▸ **Directions for this task**
Copy out the items below verbatim, beginning at the first line and continuing through the line that contains "pixel 16 218, pixel". Include both of those lines and nothing else.

(Excerpts of spatial question data)
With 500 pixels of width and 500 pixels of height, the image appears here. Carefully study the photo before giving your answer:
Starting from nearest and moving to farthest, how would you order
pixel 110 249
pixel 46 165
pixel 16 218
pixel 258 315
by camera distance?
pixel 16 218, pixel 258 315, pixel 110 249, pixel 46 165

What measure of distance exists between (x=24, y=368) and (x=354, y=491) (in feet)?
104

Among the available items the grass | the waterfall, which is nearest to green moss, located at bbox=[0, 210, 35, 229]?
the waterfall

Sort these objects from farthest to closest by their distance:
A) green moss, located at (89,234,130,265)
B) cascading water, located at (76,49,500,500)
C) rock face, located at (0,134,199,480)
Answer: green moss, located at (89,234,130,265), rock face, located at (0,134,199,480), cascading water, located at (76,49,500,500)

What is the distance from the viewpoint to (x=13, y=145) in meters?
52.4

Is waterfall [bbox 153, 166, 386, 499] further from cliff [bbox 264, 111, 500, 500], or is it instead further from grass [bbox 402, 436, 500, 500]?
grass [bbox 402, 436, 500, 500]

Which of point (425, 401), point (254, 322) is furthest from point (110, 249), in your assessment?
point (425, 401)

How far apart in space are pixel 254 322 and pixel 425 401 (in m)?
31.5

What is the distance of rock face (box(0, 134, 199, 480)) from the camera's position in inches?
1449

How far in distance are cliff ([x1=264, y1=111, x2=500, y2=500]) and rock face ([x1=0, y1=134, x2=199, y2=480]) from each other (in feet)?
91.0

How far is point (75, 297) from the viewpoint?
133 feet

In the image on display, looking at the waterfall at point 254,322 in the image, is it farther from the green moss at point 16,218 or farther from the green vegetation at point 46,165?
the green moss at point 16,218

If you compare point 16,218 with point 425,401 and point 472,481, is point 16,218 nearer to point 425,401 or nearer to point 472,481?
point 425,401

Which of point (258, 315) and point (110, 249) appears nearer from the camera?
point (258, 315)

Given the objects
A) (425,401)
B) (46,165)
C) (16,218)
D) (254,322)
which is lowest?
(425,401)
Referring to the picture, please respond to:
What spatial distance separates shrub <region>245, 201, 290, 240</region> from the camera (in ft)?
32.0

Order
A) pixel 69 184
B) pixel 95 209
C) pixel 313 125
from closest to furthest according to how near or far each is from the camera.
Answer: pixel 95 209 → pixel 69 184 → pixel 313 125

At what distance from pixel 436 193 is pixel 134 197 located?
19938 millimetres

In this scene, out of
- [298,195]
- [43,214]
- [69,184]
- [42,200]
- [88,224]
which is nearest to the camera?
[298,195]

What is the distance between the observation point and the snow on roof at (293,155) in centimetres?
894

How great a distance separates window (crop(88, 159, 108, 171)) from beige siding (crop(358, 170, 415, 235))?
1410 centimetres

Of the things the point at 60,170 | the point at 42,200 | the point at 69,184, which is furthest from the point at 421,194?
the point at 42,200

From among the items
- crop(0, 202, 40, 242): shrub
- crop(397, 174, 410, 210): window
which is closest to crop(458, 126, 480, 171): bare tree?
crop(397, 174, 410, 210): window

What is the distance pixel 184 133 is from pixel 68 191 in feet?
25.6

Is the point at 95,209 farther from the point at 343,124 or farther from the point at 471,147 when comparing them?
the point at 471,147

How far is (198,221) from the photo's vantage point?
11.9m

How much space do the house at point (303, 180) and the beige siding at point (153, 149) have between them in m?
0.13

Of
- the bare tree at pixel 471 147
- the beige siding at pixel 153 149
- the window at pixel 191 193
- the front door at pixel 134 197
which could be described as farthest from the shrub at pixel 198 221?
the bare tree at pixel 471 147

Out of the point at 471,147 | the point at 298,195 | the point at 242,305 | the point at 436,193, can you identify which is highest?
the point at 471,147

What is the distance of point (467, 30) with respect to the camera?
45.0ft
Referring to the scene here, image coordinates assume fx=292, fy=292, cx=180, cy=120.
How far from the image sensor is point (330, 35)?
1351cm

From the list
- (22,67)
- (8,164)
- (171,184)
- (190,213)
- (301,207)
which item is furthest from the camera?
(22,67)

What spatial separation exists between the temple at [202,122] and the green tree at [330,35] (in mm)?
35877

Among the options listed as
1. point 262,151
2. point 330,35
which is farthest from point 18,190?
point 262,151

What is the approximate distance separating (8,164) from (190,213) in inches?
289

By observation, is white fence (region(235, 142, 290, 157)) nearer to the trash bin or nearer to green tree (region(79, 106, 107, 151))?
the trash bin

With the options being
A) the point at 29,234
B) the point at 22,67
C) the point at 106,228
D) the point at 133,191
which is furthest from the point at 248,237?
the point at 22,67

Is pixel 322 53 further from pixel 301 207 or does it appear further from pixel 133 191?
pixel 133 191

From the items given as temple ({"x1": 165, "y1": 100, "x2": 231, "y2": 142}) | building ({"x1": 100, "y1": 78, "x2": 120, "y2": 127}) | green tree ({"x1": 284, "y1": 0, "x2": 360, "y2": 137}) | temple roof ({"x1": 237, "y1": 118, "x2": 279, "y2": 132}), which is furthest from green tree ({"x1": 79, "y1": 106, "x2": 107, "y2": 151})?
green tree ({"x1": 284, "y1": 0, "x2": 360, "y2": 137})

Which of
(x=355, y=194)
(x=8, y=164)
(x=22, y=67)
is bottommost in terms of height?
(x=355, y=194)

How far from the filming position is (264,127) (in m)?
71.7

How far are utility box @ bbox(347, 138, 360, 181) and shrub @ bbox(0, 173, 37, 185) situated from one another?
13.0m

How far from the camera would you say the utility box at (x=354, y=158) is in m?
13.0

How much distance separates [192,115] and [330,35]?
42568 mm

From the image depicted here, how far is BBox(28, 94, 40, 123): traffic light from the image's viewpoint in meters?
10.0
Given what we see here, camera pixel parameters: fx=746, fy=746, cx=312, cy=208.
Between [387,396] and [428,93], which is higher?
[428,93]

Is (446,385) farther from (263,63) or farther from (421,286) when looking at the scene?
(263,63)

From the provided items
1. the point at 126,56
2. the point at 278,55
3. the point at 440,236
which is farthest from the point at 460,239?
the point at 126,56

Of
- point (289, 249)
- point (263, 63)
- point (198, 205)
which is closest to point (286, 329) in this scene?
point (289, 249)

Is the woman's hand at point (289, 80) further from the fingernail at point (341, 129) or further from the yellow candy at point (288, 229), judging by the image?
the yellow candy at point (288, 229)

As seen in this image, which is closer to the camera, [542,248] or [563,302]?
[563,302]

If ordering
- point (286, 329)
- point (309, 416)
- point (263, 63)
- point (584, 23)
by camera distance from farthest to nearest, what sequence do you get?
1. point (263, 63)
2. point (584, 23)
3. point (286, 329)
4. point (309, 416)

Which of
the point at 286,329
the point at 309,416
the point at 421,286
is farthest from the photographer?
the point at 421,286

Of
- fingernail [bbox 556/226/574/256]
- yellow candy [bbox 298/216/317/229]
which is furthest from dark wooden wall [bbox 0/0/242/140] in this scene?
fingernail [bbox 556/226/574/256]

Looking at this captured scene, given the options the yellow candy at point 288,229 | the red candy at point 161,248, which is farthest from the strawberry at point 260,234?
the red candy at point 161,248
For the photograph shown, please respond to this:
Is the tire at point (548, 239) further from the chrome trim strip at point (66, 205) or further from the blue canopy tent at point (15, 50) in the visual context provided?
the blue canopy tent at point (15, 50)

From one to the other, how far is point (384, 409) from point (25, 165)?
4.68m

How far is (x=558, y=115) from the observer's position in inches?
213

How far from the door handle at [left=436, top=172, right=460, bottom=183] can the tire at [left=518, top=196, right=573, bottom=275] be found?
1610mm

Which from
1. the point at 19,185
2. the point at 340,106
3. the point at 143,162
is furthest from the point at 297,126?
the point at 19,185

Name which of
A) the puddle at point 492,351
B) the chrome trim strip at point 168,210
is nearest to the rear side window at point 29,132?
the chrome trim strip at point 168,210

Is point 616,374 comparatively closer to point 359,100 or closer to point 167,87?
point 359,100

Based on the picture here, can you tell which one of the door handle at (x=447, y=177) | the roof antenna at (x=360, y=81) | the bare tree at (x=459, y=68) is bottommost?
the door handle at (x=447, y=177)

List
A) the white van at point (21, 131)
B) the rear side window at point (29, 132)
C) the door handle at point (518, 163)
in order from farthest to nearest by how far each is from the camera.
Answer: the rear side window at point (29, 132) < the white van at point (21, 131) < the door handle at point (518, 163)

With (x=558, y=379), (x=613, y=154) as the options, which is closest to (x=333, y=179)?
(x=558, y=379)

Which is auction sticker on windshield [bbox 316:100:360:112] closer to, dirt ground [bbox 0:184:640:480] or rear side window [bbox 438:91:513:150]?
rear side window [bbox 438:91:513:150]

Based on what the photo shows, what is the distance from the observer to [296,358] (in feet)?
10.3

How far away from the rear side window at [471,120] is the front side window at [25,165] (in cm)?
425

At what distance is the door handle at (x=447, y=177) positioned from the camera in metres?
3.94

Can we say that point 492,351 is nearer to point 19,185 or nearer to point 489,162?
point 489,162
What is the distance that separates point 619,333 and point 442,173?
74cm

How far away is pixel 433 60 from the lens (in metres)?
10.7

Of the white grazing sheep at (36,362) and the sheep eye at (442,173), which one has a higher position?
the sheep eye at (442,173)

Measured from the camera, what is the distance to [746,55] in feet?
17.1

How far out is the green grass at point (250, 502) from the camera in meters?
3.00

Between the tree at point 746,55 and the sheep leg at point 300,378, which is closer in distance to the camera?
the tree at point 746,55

▸ **Task result**
With 500 pixels of width and 500 pixels of height, the image appears here. Carefully study the photo before giving your answer:
Starting from nearest and moving to farthest, how would you order
pixel 110 249
pixel 46 165
pixel 16 218
pixel 258 315
by camera distance?
pixel 16 218, pixel 258 315, pixel 110 249, pixel 46 165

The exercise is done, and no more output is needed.